▶ **THE TASK**: Using the Huawei earnings text below, please explain in one to three sentences why the company's enterprise business growth began to pick up in the first half of the year.

▶ **TEXT SECTION**:
----------
Huawei's financial results for the first half of 2015 revealed that it had generated revenue of 175.9 billion yuan ($28.3 billion) -- a year-on-year increase of 30 percent, with operating margins of 18 percent.

The company said all three of its business units -- enterprise, consumer, and carrier -- experienced growth in the six months until June.

"Huawei's mid-range and high-end smartphones ... have made solid progress, helping us guarantee quality and sustainable growth in the consumer business," Huawei's chief financial officer Meng Wanzhou said.

"Thanks to the extensive application of our cloud computing, storage, agile network and other flagship products and solutions in the smart city, finance, education, and ISP markets in and outside of China; our growth in the enterprise business began to pick up in the first half of this year."

Huawei was also recently tipped to be China's first handset manufacturer to ship 10 million smartphones in a single year. Last year, Huawei shipped 138 million devices, including 75 million smartphones; a 7.8 percent increase over its 2013 results.

The next Google Nexus handset is expected to come from Huawei.

Australia's incumbent telco Telstra also opened an innovation centre this month. Its Gurrowa Innovation Lab provides a co-creation space for the telco and its associated enterprise customers, vendors, research institutes, and incubators to collaborate on technological projects such as geolocation, robotics, and the Internet of Things via the Pivotal and Cloud Foundry Foundation-provided open-source platform-as-a-service cloud software.

"It is enormously important that as an economy we are globally competitive, and that in industry after industry -- many of them not traditionally thought of as technology industries -- that we are using technology to be efficient and competitive. We talk of IT as an enabler, and that has never been more important than it is today," Parliamentary Secretary to the Minister for Communications Paul Fletcher said at Telstra's launch.
----------
▶ **LISTED ENTRIES**:

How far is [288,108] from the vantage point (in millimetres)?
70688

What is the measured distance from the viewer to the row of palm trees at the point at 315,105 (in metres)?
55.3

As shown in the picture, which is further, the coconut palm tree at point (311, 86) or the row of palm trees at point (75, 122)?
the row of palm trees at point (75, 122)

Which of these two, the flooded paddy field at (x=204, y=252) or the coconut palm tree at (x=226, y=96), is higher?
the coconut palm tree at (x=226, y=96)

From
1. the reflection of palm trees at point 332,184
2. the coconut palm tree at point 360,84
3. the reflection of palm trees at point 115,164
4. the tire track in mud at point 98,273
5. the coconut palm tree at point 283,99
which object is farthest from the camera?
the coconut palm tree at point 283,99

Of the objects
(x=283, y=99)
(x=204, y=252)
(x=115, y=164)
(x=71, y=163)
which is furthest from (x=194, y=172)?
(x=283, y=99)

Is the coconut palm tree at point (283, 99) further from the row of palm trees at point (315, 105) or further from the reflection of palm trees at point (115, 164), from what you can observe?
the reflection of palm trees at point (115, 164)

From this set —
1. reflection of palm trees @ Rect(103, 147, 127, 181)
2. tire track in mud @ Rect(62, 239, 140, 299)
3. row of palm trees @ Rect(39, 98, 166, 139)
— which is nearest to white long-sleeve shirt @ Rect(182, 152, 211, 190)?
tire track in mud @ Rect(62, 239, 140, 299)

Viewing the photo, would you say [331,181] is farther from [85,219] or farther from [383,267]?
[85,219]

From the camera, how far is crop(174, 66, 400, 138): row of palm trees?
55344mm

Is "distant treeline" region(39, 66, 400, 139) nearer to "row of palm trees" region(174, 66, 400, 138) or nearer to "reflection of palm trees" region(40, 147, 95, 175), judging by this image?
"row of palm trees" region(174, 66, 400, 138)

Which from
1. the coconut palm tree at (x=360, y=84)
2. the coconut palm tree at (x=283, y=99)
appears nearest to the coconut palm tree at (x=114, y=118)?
----------
▶ **OUTPUT**: According to Huawei's chief financial officer Meng Wanzhou, the pickup came from the extensive application of the company's cloud computing, storage, agile network and other flagship products and solutions. These were used in the smart city, finance, education and ISP markets, both in and outside of China.